Photographer: Balint Porneczi/Bloomberg

China Eastern to Buy 20 Airbus A350 Jets, 15 Boeing 787s

  • Asian carrier orders 20 A350s, 15 787s for delivery from 2018
  • Purchase will help Shanghai company swell long-haul network

Airbus Group SE and Boeing Co. split a $10 billion order for 35 wide-body jetliners from China Eastern Airlines Corp. as the Asian company retires older aircraft and adds new long-haul routes.

China’s second-largest carrier agreed to buy 20 Airbus A350-900s worth $6.16 billion at list prices, together with 15 Boeing 787-9s valued at $3.97 billion, in what will be its first deployment of the industry’s newest twin-aisle models.

The aircraft, due to enter service over four years from 2018, will help satisfy China Eastern’s long-haul needs through 2025, the Shanghai-based airline said in a stock exchange filing Thursday. As part of the same strategy it will retire six Boeing 767s and 12 Airbus A330s by 2020.

Chinese airlines are adding bigger planes as economic growth makes longer flights more affordable. China Eastern, which serves about a dozen locations outside the Asia-Pacific, according to its website, plans to boost international capacity about 20 percent this year.

The company valued the A350s at $5.96 billion in its statement, citing Jan. 2014 prices, and said the Dreamliners were worth $3.9 billion as of July that year. That may be an indication that the order is based on terms agreed earlier, or that China Eastern is taking over delivery slots vacated by other buyers. Major carriers typically negotiate significant discounts on list values.
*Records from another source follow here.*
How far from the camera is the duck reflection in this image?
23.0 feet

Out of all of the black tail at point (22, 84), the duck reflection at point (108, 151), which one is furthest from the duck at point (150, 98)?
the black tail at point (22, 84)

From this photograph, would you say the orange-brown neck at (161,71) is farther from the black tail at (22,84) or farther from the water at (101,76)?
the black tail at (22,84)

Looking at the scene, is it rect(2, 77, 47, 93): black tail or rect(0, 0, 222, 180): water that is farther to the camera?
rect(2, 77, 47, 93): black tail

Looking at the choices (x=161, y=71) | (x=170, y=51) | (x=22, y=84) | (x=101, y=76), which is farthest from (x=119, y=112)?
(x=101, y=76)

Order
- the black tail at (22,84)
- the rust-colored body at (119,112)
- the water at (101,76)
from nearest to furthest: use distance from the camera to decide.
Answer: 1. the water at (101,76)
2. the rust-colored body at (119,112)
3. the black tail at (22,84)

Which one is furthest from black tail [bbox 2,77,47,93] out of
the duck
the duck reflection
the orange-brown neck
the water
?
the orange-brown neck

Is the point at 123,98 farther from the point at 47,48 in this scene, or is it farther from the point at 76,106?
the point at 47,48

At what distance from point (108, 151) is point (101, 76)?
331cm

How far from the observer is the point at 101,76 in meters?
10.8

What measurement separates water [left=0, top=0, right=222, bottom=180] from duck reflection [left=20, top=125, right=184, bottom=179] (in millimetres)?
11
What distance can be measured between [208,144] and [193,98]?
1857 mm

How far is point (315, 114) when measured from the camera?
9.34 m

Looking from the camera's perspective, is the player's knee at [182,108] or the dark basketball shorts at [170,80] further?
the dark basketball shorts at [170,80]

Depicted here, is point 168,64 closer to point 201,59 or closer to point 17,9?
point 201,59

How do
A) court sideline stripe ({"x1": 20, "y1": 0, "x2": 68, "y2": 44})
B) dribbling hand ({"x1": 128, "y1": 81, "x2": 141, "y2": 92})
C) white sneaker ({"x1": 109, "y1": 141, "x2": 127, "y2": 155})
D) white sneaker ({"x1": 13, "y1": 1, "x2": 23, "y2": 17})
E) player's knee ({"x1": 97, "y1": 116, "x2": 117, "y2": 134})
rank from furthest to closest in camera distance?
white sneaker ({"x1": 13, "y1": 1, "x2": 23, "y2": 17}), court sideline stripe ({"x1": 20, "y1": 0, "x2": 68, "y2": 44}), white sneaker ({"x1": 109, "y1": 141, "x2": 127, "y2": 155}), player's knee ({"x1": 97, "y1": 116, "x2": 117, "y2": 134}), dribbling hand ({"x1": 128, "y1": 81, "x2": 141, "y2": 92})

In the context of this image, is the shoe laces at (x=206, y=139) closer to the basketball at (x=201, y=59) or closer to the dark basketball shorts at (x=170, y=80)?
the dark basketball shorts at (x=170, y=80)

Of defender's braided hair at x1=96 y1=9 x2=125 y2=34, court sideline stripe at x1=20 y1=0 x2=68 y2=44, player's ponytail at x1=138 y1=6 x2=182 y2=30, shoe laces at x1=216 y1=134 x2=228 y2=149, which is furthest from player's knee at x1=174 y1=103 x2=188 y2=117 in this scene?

China Eastern will become the fifth airline from the world’s second-biggest economy to fly the 787, and the third to take the A350. A earlier plan to operate 24 Dreamliners was scrapped in 2011, with the company opting to take 45 single-aisle Boeing 737s instead.

As of the of end 2015, China Eastern’s wide-body fleet comprised nine Boeing 777s, the eight 767s and 41 A330s. It’s due to receive 11 more 777s and seven A330s this year and next, according to the most recent annual report.